EXPLORE THE MATERIAL
1. In the passage on infrastructure projects and real estate, condense the paragraph beginning "With the aim of becoming a trillion-dollar state" into a short bulleted list that keeps its main facts.
2. According to the passage on infrastructure projects and real estate, how many projects with an investment of Rs 150 crore or more experienced cost overruns?

PASSAGE PROVIDED section start

While a string of projects around infrastructure is being sanctioned, an official report from the Ministry of Statistics and Programme Implementation revealed that out of 1,902 infrastructure projects with an investment of Rs 150 crore or more, 443 projects experienced cost overruns totalling more than Rs 4.92 lakh crore. Initially estimated at Rs 27,08,030.44 crore, these projects are now anticipated to cost Rs 32,00,507.55 crore upon completion. Additionally, 764 projects faced delays, with the total expenditure reaching Rs 16,76,739 crore, equivalent to 52.39% of the expected project cost. The report also highlighted that 568 projects were delayed based on the latest completion schedule.  The reasons cited for delays were issues such as land acquisition, environmental clearances, and infrastructure support, along with disruptions caused by the COVID-19 lockdowns imposed in 2020 and 2021.

Real Estate 

With the aim of becoming a trillion-dollar state by 2027, the Uttar Pradesh government has scaled up its acquisition of land banks across 75 districts. As noted by IBEF on the 23rd of April, it acquired 25000 acres worth of land. Recently, the UP State Industrial Development Authority (UPSIDA) earmarked 1,470 acres in Lalitpur district for a bulk drug park, aiming to position the state as a prominent pharmaceutical hub in South Asia.

Uttar Pradesh plans to establish mini-industrial clusters in rural areas and incentivise establishing 25,000 units with 100% stamp duty waivers to further economic expansion. The state aims to transfer Gram Sabha land to the industrial department for allocation at local circle rates, encouraging proposals from local village committees to utilize uncultivable land for industrial purposes.

PASSAGE PROVIDED section end
DATA SECTION section start

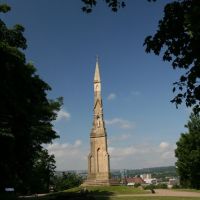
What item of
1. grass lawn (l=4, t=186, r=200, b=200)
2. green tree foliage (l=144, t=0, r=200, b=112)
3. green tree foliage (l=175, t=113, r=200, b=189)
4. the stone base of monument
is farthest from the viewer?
green tree foliage (l=175, t=113, r=200, b=189)

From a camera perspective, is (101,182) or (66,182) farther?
(66,182)

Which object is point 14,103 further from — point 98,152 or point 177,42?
point 98,152

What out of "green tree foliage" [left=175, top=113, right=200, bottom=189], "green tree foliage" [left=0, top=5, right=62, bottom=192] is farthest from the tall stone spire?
"green tree foliage" [left=0, top=5, right=62, bottom=192]

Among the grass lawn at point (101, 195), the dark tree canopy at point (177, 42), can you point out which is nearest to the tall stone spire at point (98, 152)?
the grass lawn at point (101, 195)

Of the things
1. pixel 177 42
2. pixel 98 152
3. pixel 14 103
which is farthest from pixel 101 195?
pixel 177 42

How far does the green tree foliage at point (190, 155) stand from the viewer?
165ft

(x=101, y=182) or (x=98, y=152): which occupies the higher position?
(x=98, y=152)

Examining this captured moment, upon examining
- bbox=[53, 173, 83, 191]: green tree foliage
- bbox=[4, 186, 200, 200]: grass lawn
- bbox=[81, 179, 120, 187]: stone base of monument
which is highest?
bbox=[53, 173, 83, 191]: green tree foliage

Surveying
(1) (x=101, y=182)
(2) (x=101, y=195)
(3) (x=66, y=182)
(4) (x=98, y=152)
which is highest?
(4) (x=98, y=152)

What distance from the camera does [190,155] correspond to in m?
50.3

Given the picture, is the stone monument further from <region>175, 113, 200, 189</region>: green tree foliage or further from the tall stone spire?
<region>175, 113, 200, 189</region>: green tree foliage

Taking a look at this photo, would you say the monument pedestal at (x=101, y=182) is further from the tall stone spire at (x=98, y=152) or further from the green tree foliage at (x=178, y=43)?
the green tree foliage at (x=178, y=43)

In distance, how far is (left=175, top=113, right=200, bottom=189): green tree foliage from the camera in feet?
165

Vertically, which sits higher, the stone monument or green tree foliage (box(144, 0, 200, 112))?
the stone monument
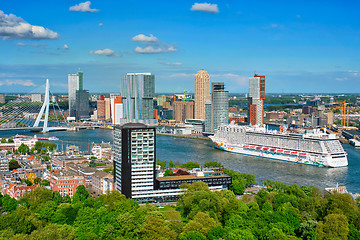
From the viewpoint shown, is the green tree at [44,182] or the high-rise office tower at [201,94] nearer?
the green tree at [44,182]

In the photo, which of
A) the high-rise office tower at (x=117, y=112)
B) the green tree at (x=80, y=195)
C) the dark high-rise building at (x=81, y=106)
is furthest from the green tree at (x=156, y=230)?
the dark high-rise building at (x=81, y=106)

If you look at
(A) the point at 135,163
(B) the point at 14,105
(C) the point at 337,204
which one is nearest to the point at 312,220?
(C) the point at 337,204

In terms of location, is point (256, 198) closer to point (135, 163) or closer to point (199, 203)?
point (199, 203)

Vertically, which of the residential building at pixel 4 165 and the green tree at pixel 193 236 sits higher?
the residential building at pixel 4 165

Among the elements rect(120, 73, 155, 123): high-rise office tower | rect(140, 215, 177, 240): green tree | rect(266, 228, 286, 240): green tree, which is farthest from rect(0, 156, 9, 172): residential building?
rect(120, 73, 155, 123): high-rise office tower

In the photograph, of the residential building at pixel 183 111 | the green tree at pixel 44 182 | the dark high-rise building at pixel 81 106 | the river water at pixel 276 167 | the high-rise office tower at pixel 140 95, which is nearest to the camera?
the green tree at pixel 44 182

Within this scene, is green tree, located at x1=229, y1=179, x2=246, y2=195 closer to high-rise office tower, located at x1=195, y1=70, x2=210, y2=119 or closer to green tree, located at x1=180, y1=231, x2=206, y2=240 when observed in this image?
green tree, located at x1=180, y1=231, x2=206, y2=240

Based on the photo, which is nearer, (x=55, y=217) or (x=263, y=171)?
(x=55, y=217)

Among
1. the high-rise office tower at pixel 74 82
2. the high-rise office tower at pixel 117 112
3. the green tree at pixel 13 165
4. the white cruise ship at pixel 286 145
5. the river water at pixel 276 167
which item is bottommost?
the river water at pixel 276 167

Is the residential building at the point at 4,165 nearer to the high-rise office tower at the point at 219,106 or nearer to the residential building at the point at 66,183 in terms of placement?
the residential building at the point at 66,183
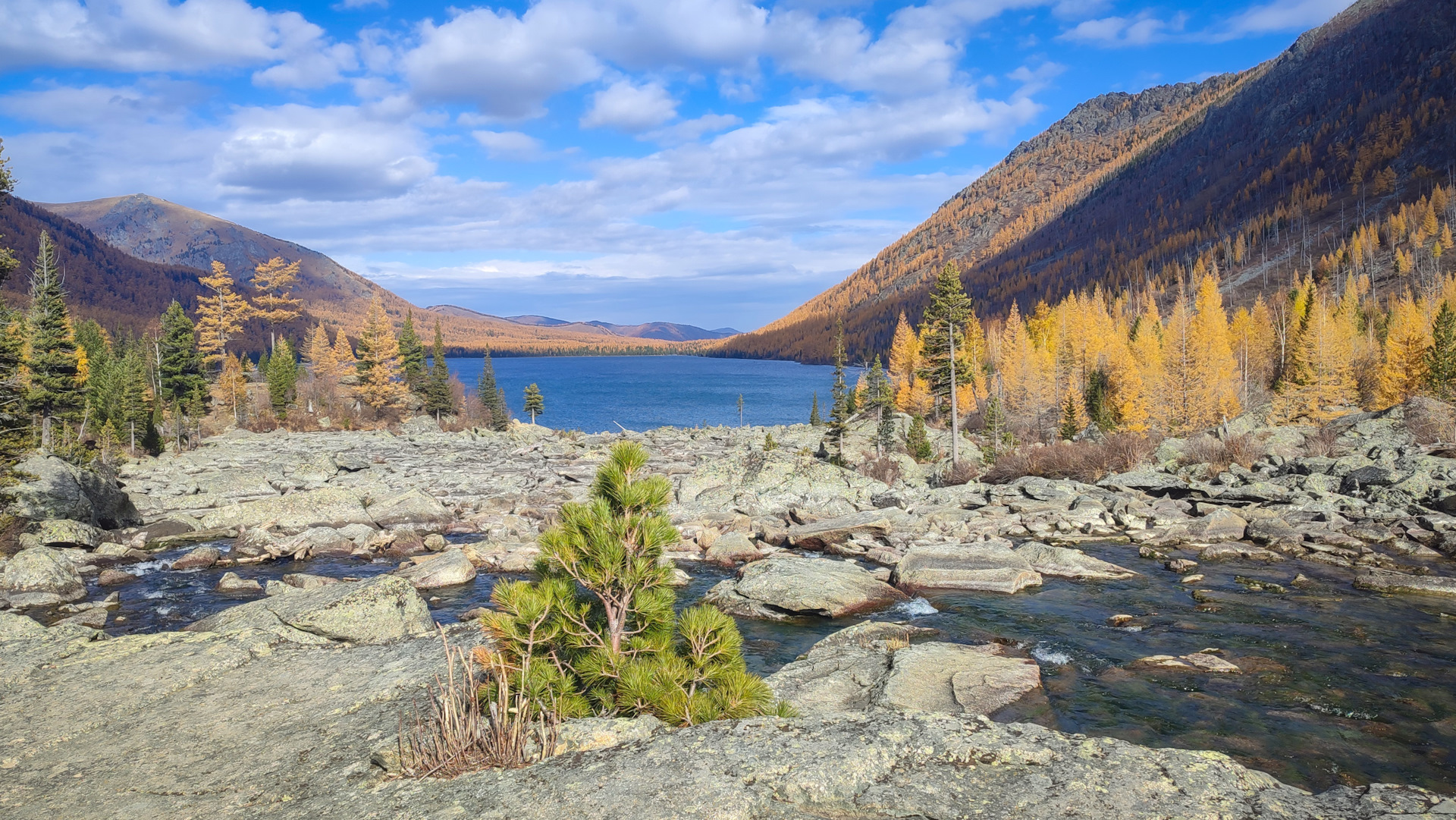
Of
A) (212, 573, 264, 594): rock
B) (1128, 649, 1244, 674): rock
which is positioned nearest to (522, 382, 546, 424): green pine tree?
(212, 573, 264, 594): rock

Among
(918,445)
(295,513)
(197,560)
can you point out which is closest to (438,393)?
(295,513)

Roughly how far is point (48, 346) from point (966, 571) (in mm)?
43421

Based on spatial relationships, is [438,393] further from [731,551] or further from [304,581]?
[731,551]

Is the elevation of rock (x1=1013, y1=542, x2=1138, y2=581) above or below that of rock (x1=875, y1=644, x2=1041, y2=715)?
below

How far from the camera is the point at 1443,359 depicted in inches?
1790

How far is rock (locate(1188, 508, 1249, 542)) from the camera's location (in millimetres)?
23297

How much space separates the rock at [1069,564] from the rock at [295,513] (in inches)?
980

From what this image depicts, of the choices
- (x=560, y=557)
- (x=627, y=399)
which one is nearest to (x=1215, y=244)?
(x=627, y=399)

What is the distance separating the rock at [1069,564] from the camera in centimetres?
1972

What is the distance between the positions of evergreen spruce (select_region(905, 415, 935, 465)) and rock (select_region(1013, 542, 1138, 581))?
2353cm

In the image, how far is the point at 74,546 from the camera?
23234 millimetres

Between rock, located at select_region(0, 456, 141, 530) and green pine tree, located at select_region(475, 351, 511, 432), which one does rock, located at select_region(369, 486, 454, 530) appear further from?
green pine tree, located at select_region(475, 351, 511, 432)

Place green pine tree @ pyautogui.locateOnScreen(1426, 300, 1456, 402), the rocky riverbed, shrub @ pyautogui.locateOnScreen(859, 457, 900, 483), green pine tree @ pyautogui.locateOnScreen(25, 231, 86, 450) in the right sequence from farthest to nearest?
1. green pine tree @ pyautogui.locateOnScreen(1426, 300, 1456, 402)
2. shrub @ pyautogui.locateOnScreen(859, 457, 900, 483)
3. green pine tree @ pyautogui.locateOnScreen(25, 231, 86, 450)
4. the rocky riverbed


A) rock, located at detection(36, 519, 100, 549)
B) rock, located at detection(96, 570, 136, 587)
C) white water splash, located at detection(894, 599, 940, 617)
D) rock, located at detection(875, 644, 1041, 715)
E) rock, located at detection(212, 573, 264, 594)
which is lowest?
white water splash, located at detection(894, 599, 940, 617)
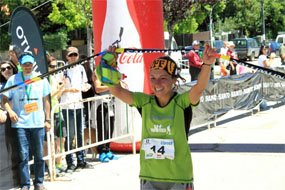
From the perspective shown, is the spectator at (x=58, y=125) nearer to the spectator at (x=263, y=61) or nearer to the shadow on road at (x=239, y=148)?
the shadow on road at (x=239, y=148)

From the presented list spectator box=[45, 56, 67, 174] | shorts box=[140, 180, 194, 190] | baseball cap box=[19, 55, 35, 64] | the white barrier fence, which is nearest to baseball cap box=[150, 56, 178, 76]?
shorts box=[140, 180, 194, 190]

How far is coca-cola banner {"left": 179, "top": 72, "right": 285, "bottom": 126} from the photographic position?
37.0ft

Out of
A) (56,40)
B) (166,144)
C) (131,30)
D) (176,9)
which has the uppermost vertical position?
(176,9)

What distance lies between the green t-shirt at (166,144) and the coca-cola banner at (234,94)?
644 cm

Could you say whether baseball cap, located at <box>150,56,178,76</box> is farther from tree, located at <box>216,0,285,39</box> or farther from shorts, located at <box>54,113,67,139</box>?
tree, located at <box>216,0,285,39</box>

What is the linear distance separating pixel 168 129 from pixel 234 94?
8.87m

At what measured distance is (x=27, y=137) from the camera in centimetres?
650

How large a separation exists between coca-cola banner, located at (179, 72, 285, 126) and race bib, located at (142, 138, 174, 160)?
6.47 m

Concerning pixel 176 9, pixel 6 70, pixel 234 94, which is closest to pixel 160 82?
pixel 6 70

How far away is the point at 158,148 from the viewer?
380 cm

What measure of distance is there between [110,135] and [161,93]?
4.86 m

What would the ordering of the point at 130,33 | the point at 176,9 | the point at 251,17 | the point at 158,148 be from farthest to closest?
1. the point at 251,17
2. the point at 176,9
3. the point at 130,33
4. the point at 158,148

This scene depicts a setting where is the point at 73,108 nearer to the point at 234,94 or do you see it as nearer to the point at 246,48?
the point at 234,94

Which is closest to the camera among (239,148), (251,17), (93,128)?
(93,128)
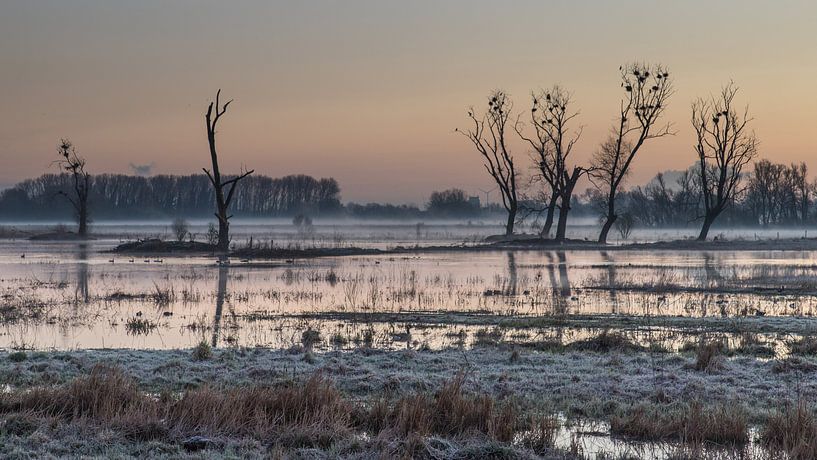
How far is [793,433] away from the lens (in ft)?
29.2

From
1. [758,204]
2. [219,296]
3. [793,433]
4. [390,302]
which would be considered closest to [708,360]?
[793,433]

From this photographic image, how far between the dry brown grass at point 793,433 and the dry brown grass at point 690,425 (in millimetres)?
285

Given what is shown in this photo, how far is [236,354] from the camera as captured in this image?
14.0 m

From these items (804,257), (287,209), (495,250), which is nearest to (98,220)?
(287,209)

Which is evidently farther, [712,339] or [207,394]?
[712,339]

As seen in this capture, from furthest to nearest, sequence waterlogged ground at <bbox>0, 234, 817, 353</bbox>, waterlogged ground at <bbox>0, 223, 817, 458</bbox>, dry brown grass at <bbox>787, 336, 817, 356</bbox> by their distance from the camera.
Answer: waterlogged ground at <bbox>0, 234, 817, 353</bbox>, dry brown grass at <bbox>787, 336, 817, 356</bbox>, waterlogged ground at <bbox>0, 223, 817, 458</bbox>

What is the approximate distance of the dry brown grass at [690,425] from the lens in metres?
9.34

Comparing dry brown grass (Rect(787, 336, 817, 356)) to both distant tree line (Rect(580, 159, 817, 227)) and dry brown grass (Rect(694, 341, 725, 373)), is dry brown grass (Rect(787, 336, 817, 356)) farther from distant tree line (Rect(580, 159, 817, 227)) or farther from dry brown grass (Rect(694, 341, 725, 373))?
distant tree line (Rect(580, 159, 817, 227))

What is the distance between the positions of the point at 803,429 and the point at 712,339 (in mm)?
7211

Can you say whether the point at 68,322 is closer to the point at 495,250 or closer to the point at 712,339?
the point at 712,339

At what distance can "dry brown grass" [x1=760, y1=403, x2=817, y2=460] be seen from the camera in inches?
331

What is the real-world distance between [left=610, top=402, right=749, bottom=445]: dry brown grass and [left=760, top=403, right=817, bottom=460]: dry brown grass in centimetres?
28

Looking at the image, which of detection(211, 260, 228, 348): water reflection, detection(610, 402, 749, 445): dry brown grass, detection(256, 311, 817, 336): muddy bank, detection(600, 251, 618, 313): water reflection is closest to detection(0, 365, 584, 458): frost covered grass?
detection(610, 402, 749, 445): dry brown grass

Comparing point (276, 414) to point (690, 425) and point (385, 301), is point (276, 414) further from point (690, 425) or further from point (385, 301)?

DATA SECTION section end

ANSWERS TO THE TASKS
1.
- Goal: Uttar Pradesh wants to become a trillion-dollar state by 2027.
- To support this, the government has scaled up land-bank acquisition across 75 districts.
- IBEF noted on April 23 that the state acquired 25,000 acres of land.
- UPSIDA earmarked 1,470 acres in Lalitpur district for a bulk drug park.
- The park is meant to make the state a prominent pharmaceutical hub in South Asia.

2. 443 projects.